[Work task]:
From the records below, print only the part that opens with the line containing "United States, site archbold_FL-41." and closes with the line containing "New Zealand, site"; omit the pictures.

[Supplied material]:
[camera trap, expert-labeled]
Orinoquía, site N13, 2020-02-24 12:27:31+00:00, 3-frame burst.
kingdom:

==

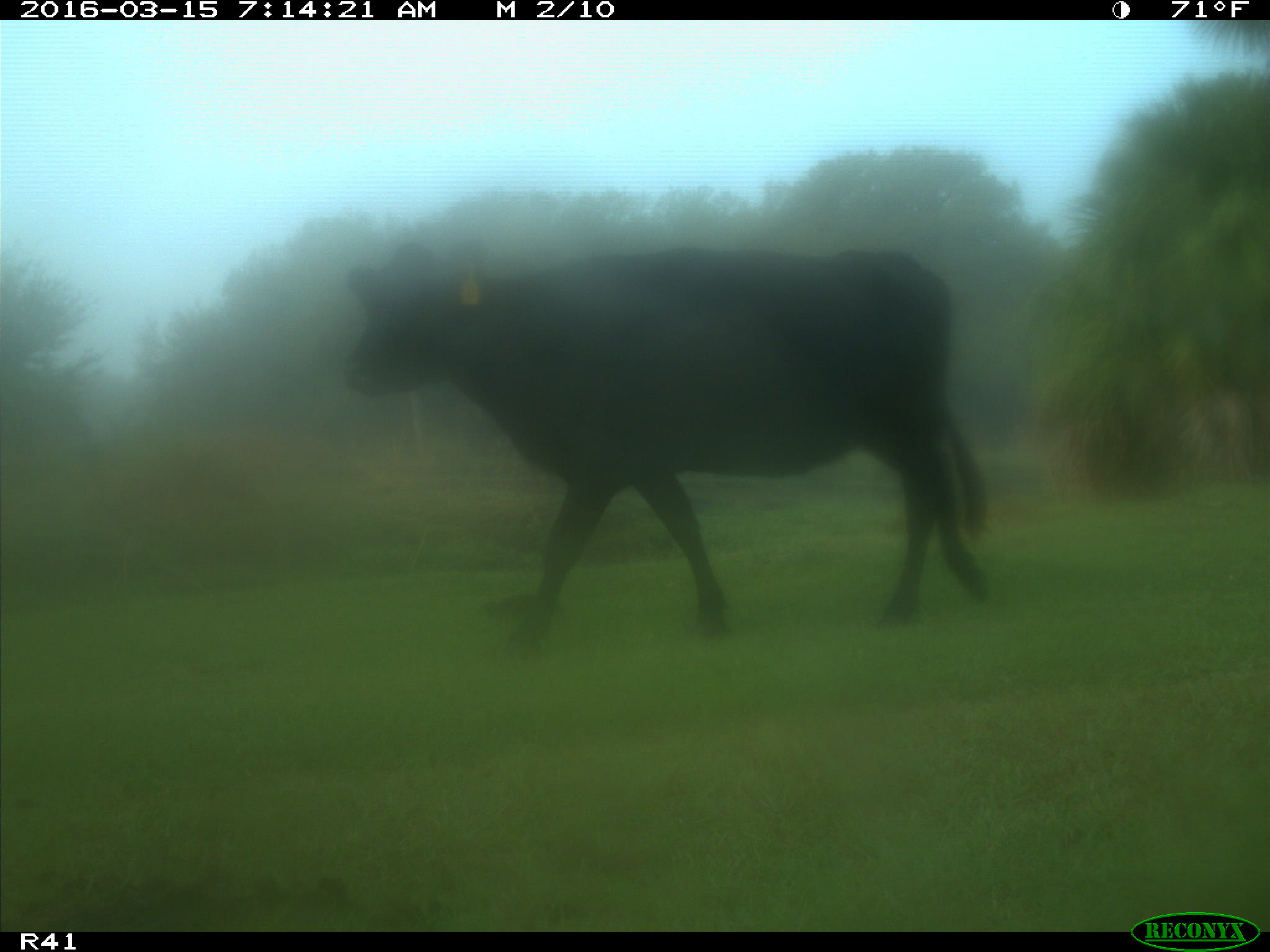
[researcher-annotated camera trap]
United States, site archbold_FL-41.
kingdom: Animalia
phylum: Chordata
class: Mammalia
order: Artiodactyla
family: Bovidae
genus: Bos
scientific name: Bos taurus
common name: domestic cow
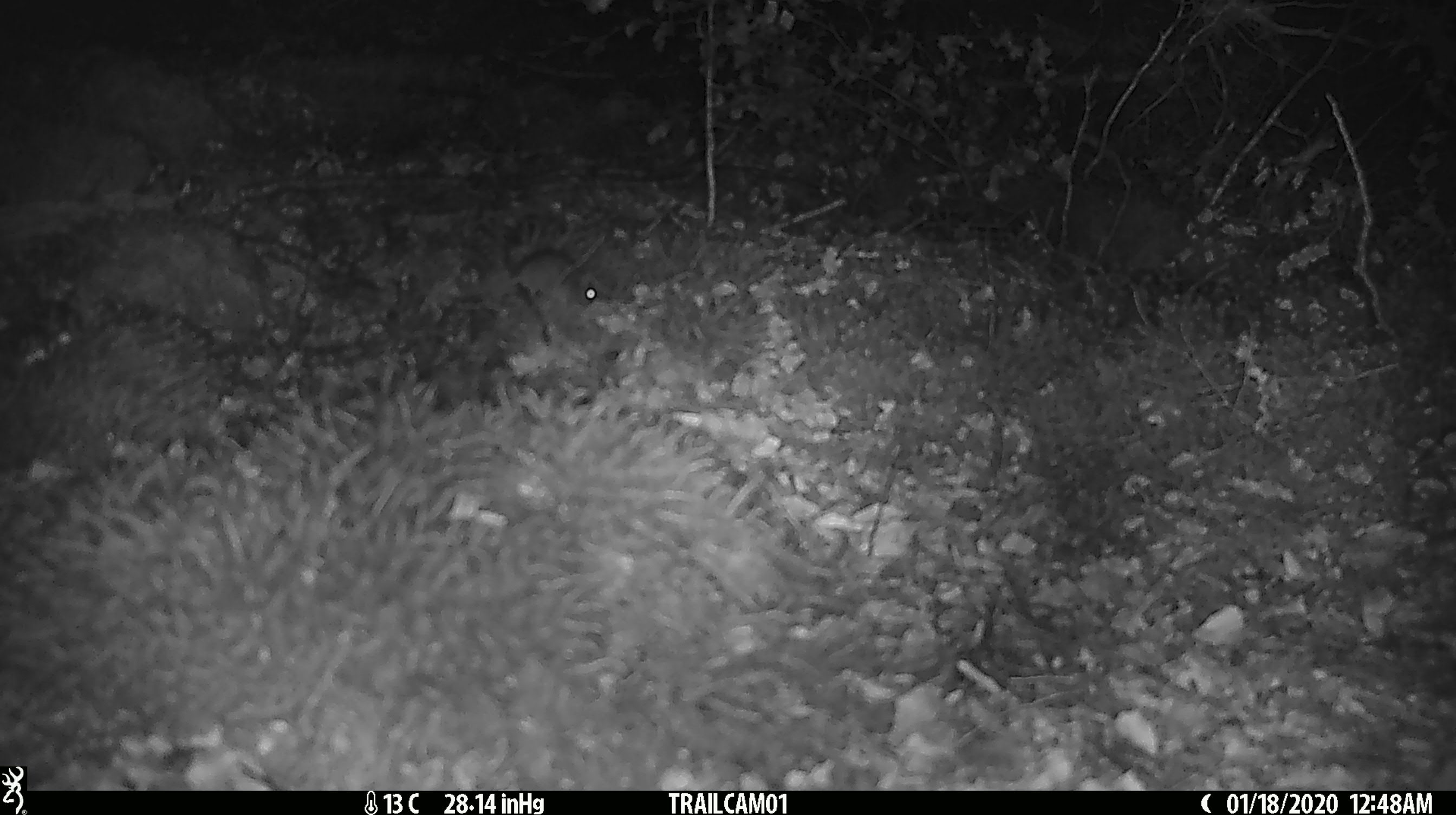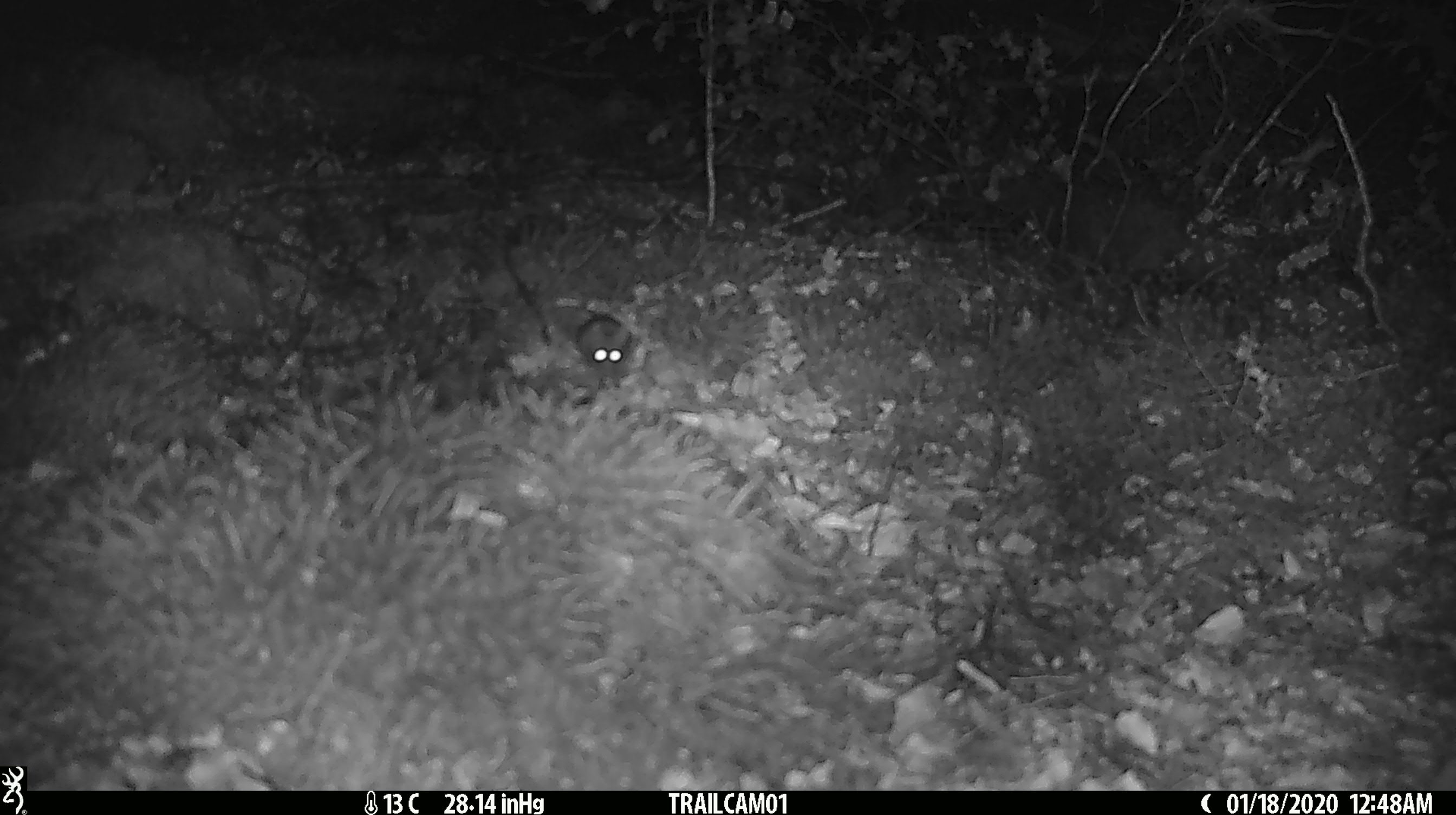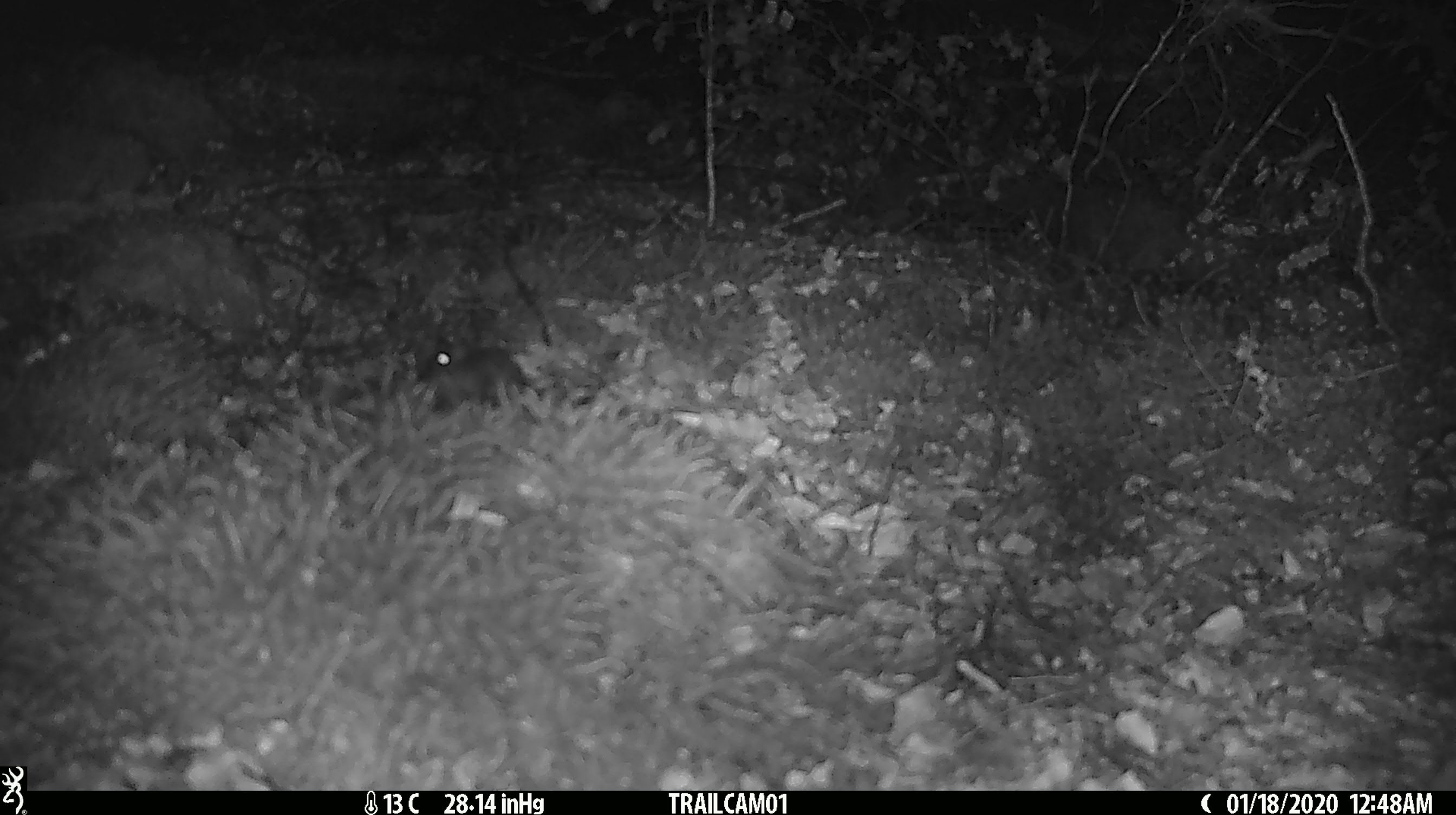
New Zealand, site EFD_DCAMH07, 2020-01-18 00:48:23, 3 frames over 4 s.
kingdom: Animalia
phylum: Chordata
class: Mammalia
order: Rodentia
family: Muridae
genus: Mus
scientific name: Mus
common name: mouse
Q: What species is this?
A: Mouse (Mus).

...

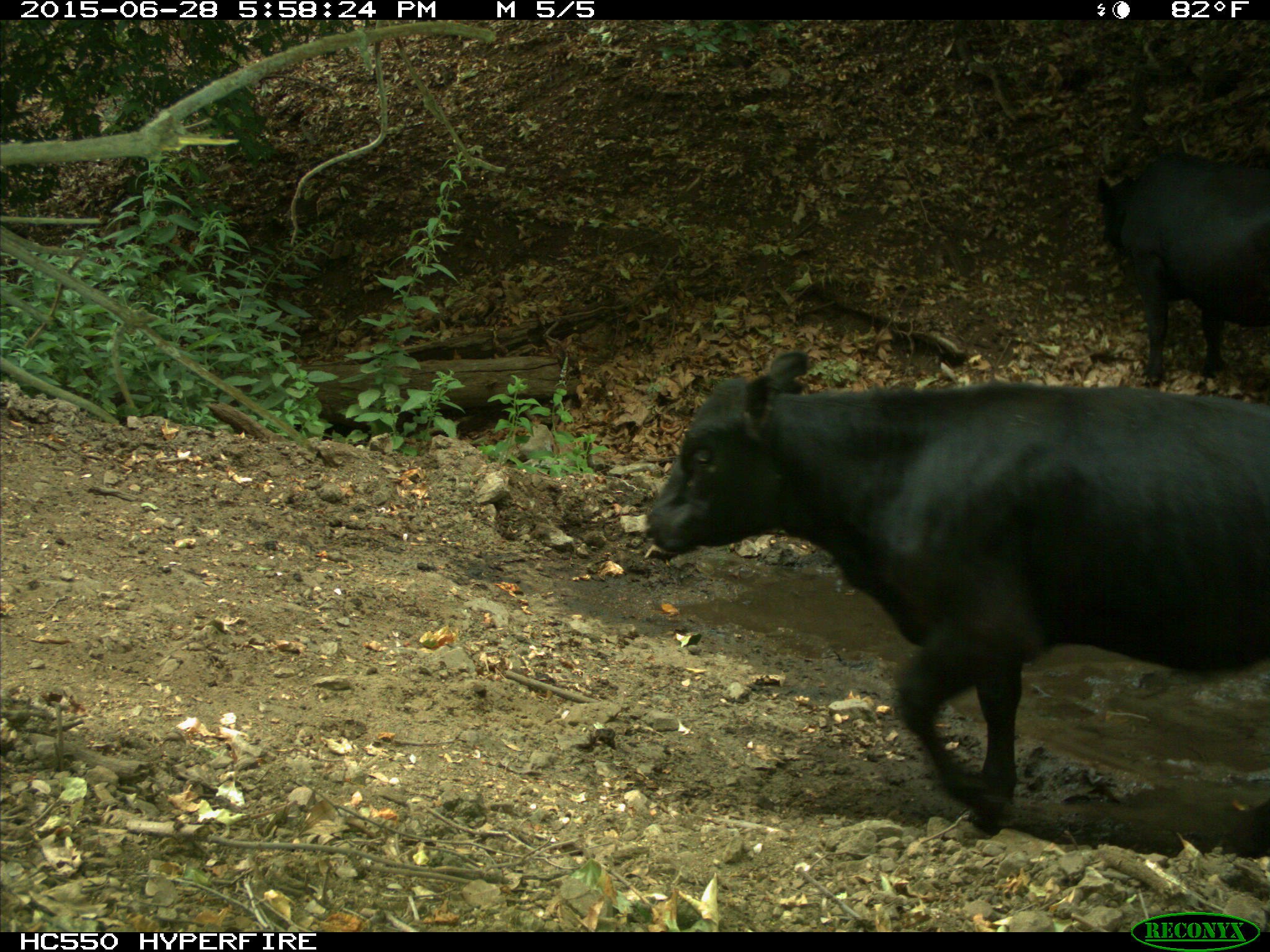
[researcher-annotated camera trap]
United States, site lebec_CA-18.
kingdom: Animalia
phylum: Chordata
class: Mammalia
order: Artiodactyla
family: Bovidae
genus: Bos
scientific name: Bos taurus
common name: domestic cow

[Exercise solution]:
United States, site archbold_FL-41.
kingdom: Animalia
phylum: Chordata
class: Mammalia
order: Artiodactyla
family: Bovidae
genus: Bos
scientific name: Bos taurus
common name: domestic cow
New Zealand, site EFD_DCAMH07, 2020-01-18 00:48:23, 3 frames over 4 s.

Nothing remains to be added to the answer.